My experience trying to pretend that macros are modular has been nothing but horror show, and a fork creates other opportunities besides.

sirthias commented 9 years ago

Just published 2.1.0-SNAPSHOT, which, apart from the addition of #112, also gives you the shortcuts

foo.+(bar)
foo.*(bar)

for

oneOrMore(foo).separatedBy(bar)
zeroOrMore(foo).separatedBy(bar)

Note that while the infix notation foo * bar works but you need put the whole thing into parens when used in sequences because of operator precedence:

foo * bar ~ baz

equals

foo * (bar ~ baz)

rather than

(foo * bar) ~ baz
FranklinChen commented 9 years ago

Thanks for providing the operators! Saves a lot of typing.

xeno-by commented 9 years ago

@sirthias About import this.x.{zeroOrMore => z} not working.
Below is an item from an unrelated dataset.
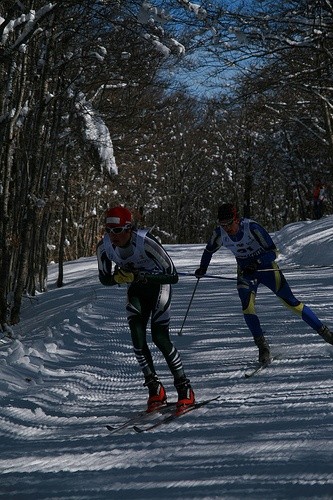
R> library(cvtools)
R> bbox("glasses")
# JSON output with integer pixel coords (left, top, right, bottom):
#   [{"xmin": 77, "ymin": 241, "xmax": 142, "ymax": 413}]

Could it be that you're checking something against a name zeroOrMore instead of a symbol corresponding to that method? I think if you implement a symbolic check, then the problems with aliases will magically disappear!

sirthias commented 9 years ago

@xeno-by Yes, it could well be that we are not matching properly at this point. This is the central match: https://github.com/sirthias/parboiled2/blob/master/parboiled-core/src/main/scala/org/parboiled2/support/OpTreeContext.scala#L61

How can we improve it?

xeno-by commented 9 years ago

@sirthias Instead of, say, case q"$a.this.zeroOrMore[$b, $c]($arg)($l)", do case q"$a.this.$_[$b, $c]($arg)($l)" if tree.symbol == <symbol of zeroOrMore>. Do you know how to obtain the symbol for zeroOrMore?

sirthias commented 9 years ago

Do you know how to obtain the symbol for zeroOrMore?

I'd think something like

typeOf[RuleDSLCombinators].member(newTermName("zeroOrMore"))

right?

However, it seems like the code is not really becoming more readable with moving to a symbol-based match, which is unfortunate but probably necessary.

Another question: Does the underscore in q"$a.this.$_[$b, $c]($arg)($l)" now work as a wildcard like that? It think it needed to be ${_} rather than $_ at some point in the past, which is why we don't use it yet.

xeno-by commented 9 years ago

Yes, you're right on both points.

Speaking of ${_}. This is necessary for 2.10, but in 2.11 you can say just $_.

sirthias commented 9 years ago

Speaking of ${}. This is necessary for 2.10, but in 2.11 you can say just $.

Ah, cool. Didn't know that. Thanks, Eugene!